A Portela vinha de uma quarta colocação no carnaval anterior, em 2008, retornando ao grupo das escolas que desfilavam no sábado das campeãs após dez anos. Para 2009, a escola havia perdido o carnavalesco Cahê Rodrigues para a Acadêmicos da Grande Rio, trazendo então Lane Sanmtana – com passagens pela Unidos da Tijuca e outras escolas – e Caribé, campeão do Grupo de Acesso B pela Inocentes de Belford Roxo em resultado bastante contestado.
Como habitual na gestão do Presidente Nilo Figueiredo, a Portela demorou bastante até definir seu enredo para o carnaval 2009. Falaram-se em várias alternativas, até que se definiu um tema clássico e poético: “E Por Falar em Amor, Onde Anda Você?”, onde a escola falaria do sentimento que move o mundo: o amor.
Era mais uma tema que propriamente um enredo, mas tinha o mérito de ser o primeiro enredo não patrocinado desde que a atual diretoria assumiu a escola. E, com certeza, geraria grandes sambas apesar do tempo extremamente curto para a disputa propriamente dita.
Nas palavras da sinopse:
“O amor é a linguagem universal. Nasceu junto com o homem e ainda se multiplica em sementes, resistindo bravamente às investidas do mal.

Assim como o ar, o amor deveria estar presente em todos os lugares. Sem ele, ninguém consegue respirar. Muito menos, suspirar.

Caligrafia divina, o amor tem escrita fina, escrevendo certo por linhas tortas. Está nas Sagradas Escrituras e nas línguas mortas. Enfrenta os maiores desafios para vencer os obstáculos que o separam da felicidade.
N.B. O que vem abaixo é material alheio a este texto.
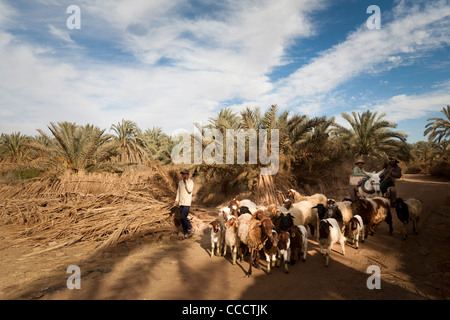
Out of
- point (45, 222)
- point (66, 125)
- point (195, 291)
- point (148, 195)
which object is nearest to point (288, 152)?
point (148, 195)

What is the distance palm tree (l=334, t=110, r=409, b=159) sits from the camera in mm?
16880

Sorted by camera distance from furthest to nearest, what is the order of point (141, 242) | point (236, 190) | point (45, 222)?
point (236, 190) < point (45, 222) < point (141, 242)

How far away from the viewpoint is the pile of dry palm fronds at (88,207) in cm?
730

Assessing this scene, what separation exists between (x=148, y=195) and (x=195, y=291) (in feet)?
18.9

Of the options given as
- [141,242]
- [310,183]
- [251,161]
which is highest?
[251,161]

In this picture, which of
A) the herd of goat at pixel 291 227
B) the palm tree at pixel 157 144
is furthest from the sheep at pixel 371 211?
the palm tree at pixel 157 144

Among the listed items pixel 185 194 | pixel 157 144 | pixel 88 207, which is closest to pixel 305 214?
pixel 185 194

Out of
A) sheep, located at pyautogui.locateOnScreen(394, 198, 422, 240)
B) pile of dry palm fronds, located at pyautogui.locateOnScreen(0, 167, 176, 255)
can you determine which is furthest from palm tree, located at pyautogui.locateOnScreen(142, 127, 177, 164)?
sheep, located at pyautogui.locateOnScreen(394, 198, 422, 240)

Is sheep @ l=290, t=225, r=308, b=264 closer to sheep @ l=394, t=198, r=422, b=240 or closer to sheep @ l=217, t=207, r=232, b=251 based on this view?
sheep @ l=217, t=207, r=232, b=251

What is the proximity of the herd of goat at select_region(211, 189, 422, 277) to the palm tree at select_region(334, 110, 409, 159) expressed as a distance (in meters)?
11.7

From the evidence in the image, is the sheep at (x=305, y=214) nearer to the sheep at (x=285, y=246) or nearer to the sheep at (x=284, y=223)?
the sheep at (x=284, y=223)

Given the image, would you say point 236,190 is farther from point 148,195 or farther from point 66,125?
point 66,125
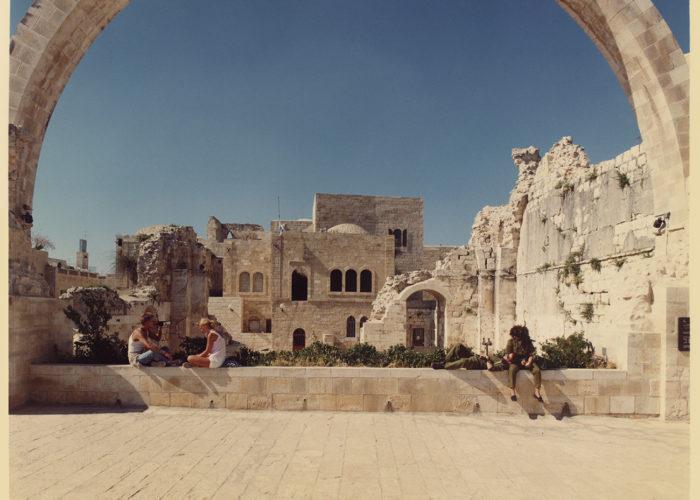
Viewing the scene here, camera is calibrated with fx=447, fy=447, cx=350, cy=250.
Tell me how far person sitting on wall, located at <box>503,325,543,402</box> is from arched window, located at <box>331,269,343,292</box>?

O amor é início, meio e fim – mas não tem idade.

Ah, o amor!…

Dizem que na Idade das Trevas, quando o homem ainda vivia na obscuridade, entre as mazelas da guerra e epidemias que varriam o solo europeu, um rei deu tudo de seu. Demonstrou que o amor a seu país e à sua gente era mais importante que a própria vida. Ensinou que o homem depende da honra para atingir seus ideais e foi glorificado pelos poderes de uma espada, no silêncio dos séculos adormecida.
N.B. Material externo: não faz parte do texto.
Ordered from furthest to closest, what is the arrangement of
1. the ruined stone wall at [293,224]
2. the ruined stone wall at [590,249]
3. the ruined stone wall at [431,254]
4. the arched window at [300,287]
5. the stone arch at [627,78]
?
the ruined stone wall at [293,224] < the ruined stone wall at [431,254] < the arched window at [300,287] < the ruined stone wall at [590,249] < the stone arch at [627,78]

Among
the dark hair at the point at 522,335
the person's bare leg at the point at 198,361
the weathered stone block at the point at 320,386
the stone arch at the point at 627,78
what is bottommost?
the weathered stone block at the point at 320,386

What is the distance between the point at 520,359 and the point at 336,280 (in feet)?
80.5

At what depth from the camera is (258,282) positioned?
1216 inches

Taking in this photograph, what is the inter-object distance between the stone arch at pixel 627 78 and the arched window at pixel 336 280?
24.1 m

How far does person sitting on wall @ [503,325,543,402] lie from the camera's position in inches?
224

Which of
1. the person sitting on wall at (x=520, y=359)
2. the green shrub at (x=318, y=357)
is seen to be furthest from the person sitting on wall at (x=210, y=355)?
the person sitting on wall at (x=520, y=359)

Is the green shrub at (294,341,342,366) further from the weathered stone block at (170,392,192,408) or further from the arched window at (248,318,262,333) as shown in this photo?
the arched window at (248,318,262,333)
Diante de Sua Majestade curvaram-se doze cavaleiros que juraram eterna lealdade, defendendo o Rei e o Estado. Lendas de aventuras e heroísmo circulavam por todos os povoados, perpetuando a coragem e o estoicismo através de gerações medievais. Feitos de bravura e resignação tornaram-se uma tradição, sinônimos de verdadeiras provas de amor.

Era assim que a vida se construía. Cada degrau da escadaria guardava uma página de magia e um “quê” de bruxaria. E um feitiço impediria que a noite se encontrasse com o dia…
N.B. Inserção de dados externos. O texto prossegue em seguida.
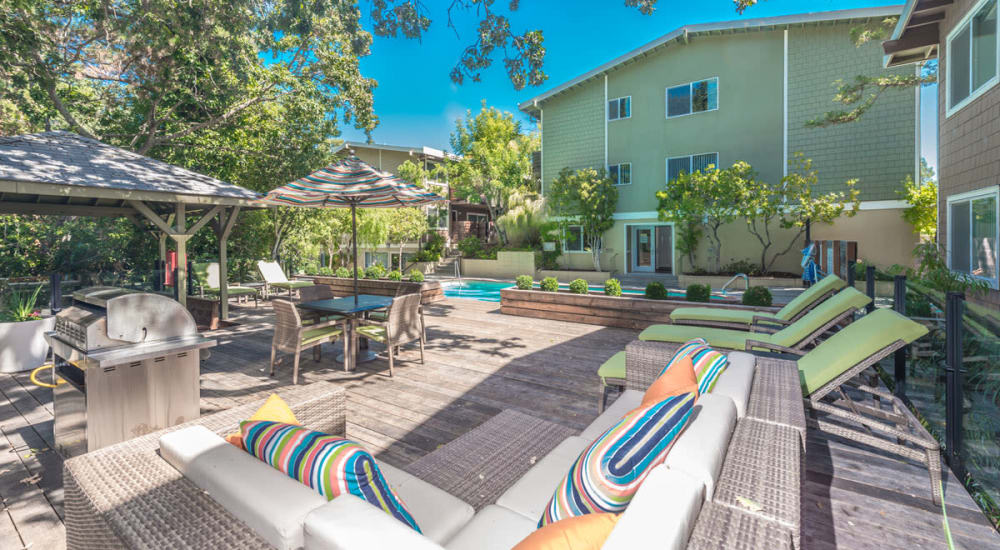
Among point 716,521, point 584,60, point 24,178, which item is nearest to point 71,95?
point 24,178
A distância deixada quando o amor se vai, brota uma lágrima no rosto da saudade. Na Índia, a lenda tornou-se realidade. O imperador jamais conseguiu mensurar a intensidade da dor desde o momento em que perdeu a sua amada.

Mandou construir um palácio para traduzir o que sentia: durante vinte anos, noite e dia, vinte mil homens puseram pedra sobre pedra para erguer a morada de quem já não existia.

Hoje, quando o sol se põe, o mármore do palácio ainda muda de cor, escrevendo sobre a terra o que restou de uma fascinante história de amor.

Ah… as histórias de amor! Elas atravessaram os mares e foram escritas em areias de praias brasileiras. Eram histórias-metade, histórias inteiras, que ensinavam o amor à nossa terra, à nossa gente e a todo esse continente chamado Brasil.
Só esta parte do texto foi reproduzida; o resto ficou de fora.